### Saved data entries
---

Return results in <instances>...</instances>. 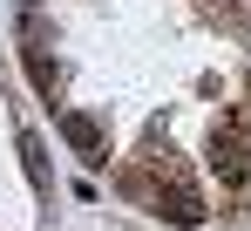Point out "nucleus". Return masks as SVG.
<instances>
[{
    "label": "nucleus",
    "instance_id": "obj_4",
    "mask_svg": "<svg viewBox=\"0 0 251 231\" xmlns=\"http://www.w3.org/2000/svg\"><path fill=\"white\" fill-rule=\"evenodd\" d=\"M34 7H41V0H34Z\"/></svg>",
    "mask_w": 251,
    "mask_h": 231
},
{
    "label": "nucleus",
    "instance_id": "obj_2",
    "mask_svg": "<svg viewBox=\"0 0 251 231\" xmlns=\"http://www.w3.org/2000/svg\"><path fill=\"white\" fill-rule=\"evenodd\" d=\"M61 136H68V143H75L88 163H102V156H109V136H102V122H95V116H82V109H61Z\"/></svg>",
    "mask_w": 251,
    "mask_h": 231
},
{
    "label": "nucleus",
    "instance_id": "obj_1",
    "mask_svg": "<svg viewBox=\"0 0 251 231\" xmlns=\"http://www.w3.org/2000/svg\"><path fill=\"white\" fill-rule=\"evenodd\" d=\"M156 218H170L176 231H197V225H204V197L190 191L183 177H163V191H156Z\"/></svg>",
    "mask_w": 251,
    "mask_h": 231
},
{
    "label": "nucleus",
    "instance_id": "obj_3",
    "mask_svg": "<svg viewBox=\"0 0 251 231\" xmlns=\"http://www.w3.org/2000/svg\"><path fill=\"white\" fill-rule=\"evenodd\" d=\"M21 156H27V177L48 184V150H41V136H21Z\"/></svg>",
    "mask_w": 251,
    "mask_h": 231
}]
</instances>
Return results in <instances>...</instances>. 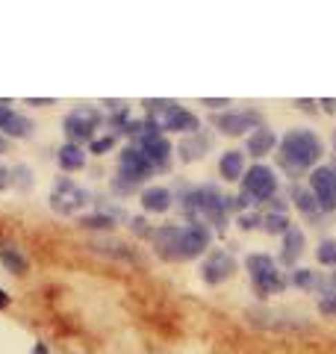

---

### WHAT IS REQUIRED
List each line of the data that contains the string "xmlns".

### RESULT OF THE TASK
    "mask_svg": "<svg viewBox=\"0 0 251 231\" xmlns=\"http://www.w3.org/2000/svg\"><path fill=\"white\" fill-rule=\"evenodd\" d=\"M34 7H41V0H34Z\"/></svg>",
    "mask_svg": "<svg viewBox=\"0 0 251 231\" xmlns=\"http://www.w3.org/2000/svg\"><path fill=\"white\" fill-rule=\"evenodd\" d=\"M61 136H68V143H75L88 163H102V156H109V136H102V122H95V116H82V109H61Z\"/></svg>",
    "mask_svg": "<svg viewBox=\"0 0 251 231\" xmlns=\"http://www.w3.org/2000/svg\"><path fill=\"white\" fill-rule=\"evenodd\" d=\"M156 218H170L176 231H197V225H204V197L190 191L183 177H163V191H156Z\"/></svg>",
    "mask_svg": "<svg viewBox=\"0 0 251 231\" xmlns=\"http://www.w3.org/2000/svg\"><path fill=\"white\" fill-rule=\"evenodd\" d=\"M21 156H27V177L48 184V150H41V136H21Z\"/></svg>",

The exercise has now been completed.